If FoundScan finds a weakness and accesses your network, so can a hacker. So it's vital that you review your reports thoroughly. Included within each report is a map of all systems found on the network with a list of their services and weaknesses and advice to help you patch things up. For instance, if the report lists a computer running NetBIOS, just click the word NetBIOS to find a description of this service's weaknesses and a quick remedy to your problem (which usually involves disabling it).

There is little reason to leave network services running unless they are necessary to your business. If you don't use FTP to transfer files back and forth, disable it. Just as you wouldn't leave your front door open when you're not at home, you should seal all unused entrances to your network - once you know where they are.

Safe and Sound
Being in the Internet security business, Terry Ryan understands the seriousness of hacker-related threats. "We provide the software that server administrators and ISPs can use to protect their e-business investments from hacking," says Ryan, IT director for Entercept Security Technologies. "We have an acute awareness of the threats and vulnerabilities that are out there, and [Foundstone's] FoundScan enables us to keep tabs on our own secure environment."

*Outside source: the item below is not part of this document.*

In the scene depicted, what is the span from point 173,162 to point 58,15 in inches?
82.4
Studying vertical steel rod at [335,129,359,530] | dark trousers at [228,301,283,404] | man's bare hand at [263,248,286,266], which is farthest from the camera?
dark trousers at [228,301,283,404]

While initially it might seem odd that one security company turns to another for service, Ryan sees no contradiction. "Even though these guys know what's going on," he says, "the ability to focus on the real problems and not get tied down with doing their own scans and analysis lets them focus their talents where it is most effective." Before signing up with Foundstone, Entercept typically assigned four people to scan its network for vulnerabilities. Now, using FoundScan, those people concentrate on "deeper issues" of network security, like keeping track of trends.

FoundScan doesn't just free up workers. "What we've found is that there's some expertise there that's unique, and it's something that even our top-notch experts can't reproduce," says Ryan. Yet, though the service uses complex means to get results, the reports are simple enough for any experienced user to read and understand. Ryan estimates that while FoundScan costs as much annually as having one security expert on the payroll, the service saves his company as much as US$100,000 per year. "It boggles my mind to see [FoundScan] accomplish what would otherwise take days or longer, in a matter of minutes."